Annex VII-Return Strategy
The Revised Strategy for the implementation of Annex VII of the Dayton Peace Agreement continues to be the overarching framework for achieving durable solutions for the remaining 103,000 internally displaced persons (IDPs) in BiH, including over 8,600 persons living in Collective Centers (CCs) and over 15,000 in temporary “alternative accommodation”. The Strategy also addresses the sustainability of return for nearly 470,000 minority returnees, many of whom have been unable to reintegrate and remain vulnerable. Today there are around 3,000 households in 107 municipalities throughout BiH where pre-war inhabitants had returned to their homes at least five years ago but have been living deprived of electric power ever since or water supply in cases of collective centers.

Rural Development
61% of the BiH population lives in rural municipalities, putting it in fourth place behind Montenegro, Ireland and Finland. Half of rural households have little or no involvement with agriculture, at most keeping a vegetable garden. 36% of rural households operate “smallholdings”, producing a significant share of their own food requirements, but generating very little cash income. The 2007 Household Budget Survey showed that 20% of rural people live in poverty compared to 18% in urban areas, and that their poverty is 9% deeper, but the distribution is very different: rural poverty is spread out amongst a large number of small households (e.g. many pensioners) whilst urban poverty is concentrated on a smaller number of large households (e.g. families with children).

Access to Justice
Over 800,000 people do not have access to legal aid and assistance. The most affected groups in BiH include poor and persons with low income; children without parental care; victims of domestic and gender-based violence; asylum seekers; minorities and stateless people, and victims of human trafficking; persons with disabilities.

 

Sexual and Gender Based Violence
Limited progress in judicial reform processes has been made in terms of development of draft national strategies and action plans.
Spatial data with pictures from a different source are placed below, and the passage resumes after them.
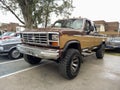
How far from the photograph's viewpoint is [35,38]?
3939 mm

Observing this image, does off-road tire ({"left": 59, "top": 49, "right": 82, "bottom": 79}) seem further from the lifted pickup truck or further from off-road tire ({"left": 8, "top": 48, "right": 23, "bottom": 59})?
off-road tire ({"left": 8, "top": 48, "right": 23, "bottom": 59})

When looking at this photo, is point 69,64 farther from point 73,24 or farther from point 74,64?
point 73,24

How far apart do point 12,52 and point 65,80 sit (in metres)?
3.54

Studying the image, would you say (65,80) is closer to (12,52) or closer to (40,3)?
(12,52)

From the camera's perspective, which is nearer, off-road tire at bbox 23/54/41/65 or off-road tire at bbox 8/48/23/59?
off-road tire at bbox 23/54/41/65

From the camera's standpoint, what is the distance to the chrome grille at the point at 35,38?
3619 millimetres

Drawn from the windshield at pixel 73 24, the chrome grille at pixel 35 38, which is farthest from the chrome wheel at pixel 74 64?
the windshield at pixel 73 24

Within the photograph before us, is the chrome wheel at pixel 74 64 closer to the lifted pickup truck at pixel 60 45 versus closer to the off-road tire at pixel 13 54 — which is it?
the lifted pickup truck at pixel 60 45

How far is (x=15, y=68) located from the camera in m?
4.82

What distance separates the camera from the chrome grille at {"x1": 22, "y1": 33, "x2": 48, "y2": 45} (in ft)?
11.9

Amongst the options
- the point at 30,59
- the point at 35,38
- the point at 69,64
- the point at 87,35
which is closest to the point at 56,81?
the point at 69,64

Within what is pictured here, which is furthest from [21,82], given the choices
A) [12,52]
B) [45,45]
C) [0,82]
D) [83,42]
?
[12,52]

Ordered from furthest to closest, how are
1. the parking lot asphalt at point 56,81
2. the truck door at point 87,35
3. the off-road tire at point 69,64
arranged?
the truck door at point 87,35, the off-road tire at point 69,64, the parking lot asphalt at point 56,81

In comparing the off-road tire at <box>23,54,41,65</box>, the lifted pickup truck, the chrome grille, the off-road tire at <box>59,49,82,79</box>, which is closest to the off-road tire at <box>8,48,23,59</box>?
the off-road tire at <box>23,54,41,65</box>
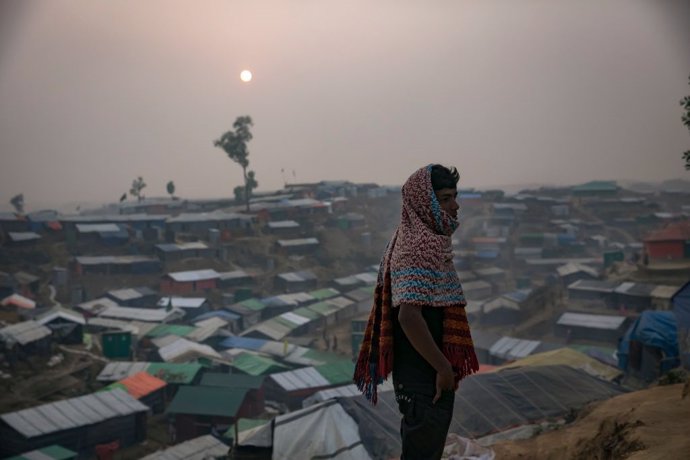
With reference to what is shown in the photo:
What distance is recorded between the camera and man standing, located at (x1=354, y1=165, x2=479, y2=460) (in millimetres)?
2385

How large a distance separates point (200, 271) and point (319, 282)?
8659mm

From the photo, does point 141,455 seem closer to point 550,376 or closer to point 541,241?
point 550,376

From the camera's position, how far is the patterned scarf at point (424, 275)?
7.88 feet

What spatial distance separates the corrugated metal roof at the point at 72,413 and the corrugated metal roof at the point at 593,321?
797 inches

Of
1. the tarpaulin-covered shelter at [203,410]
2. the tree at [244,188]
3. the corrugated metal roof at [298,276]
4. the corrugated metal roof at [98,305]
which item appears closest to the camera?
the tarpaulin-covered shelter at [203,410]

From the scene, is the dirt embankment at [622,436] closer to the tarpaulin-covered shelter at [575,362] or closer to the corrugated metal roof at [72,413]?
the tarpaulin-covered shelter at [575,362]

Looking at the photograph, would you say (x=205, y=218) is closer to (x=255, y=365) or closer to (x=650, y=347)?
(x=255, y=365)

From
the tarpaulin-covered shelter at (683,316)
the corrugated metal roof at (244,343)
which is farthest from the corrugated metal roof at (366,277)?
the tarpaulin-covered shelter at (683,316)

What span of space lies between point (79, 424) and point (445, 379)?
15999 mm

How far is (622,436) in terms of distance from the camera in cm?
448

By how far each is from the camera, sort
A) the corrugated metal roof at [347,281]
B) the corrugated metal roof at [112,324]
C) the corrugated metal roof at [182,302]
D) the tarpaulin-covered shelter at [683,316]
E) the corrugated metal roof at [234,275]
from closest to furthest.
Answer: the tarpaulin-covered shelter at [683,316], the corrugated metal roof at [112,324], the corrugated metal roof at [182,302], the corrugated metal roof at [234,275], the corrugated metal roof at [347,281]

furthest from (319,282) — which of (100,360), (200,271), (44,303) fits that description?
(100,360)

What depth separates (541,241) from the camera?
163 feet

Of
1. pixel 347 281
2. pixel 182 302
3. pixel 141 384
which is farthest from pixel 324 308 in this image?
pixel 141 384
Nonetheless, the challenges and needs for victims of the war have not been addressed entirely and are governed by different laws and policies at different layers of the government. Over 46% of women in BiH have been exposed to and are victims of violence. The highest percentage of 36% is among adolescent girls and young women of age 15-34. Over 50% are victims of psychological and emotional violence, while 26% are victims of physical and sexual violence. The number of reported cases is decreasing due to provisions of laws that are regulating protective measures, fines and processing of cases. The average time for processing of these cases is between 18 months to 3 years.

Youth
Most of the young people want to leave BiH: only one in ten would not leave BiH for an extended period or permanently. In relation to other vulnerable groups, the Roma youth are the most willing to leave BiH for temporary employment, marriage or permanent residence in a foreign country. Only one in six of the young people were interested in politics and most of them believe that they hold no influence over decision-making outside of their circle of family and friends. Therefore, it is not surprising to learn that many of the young people did not vote.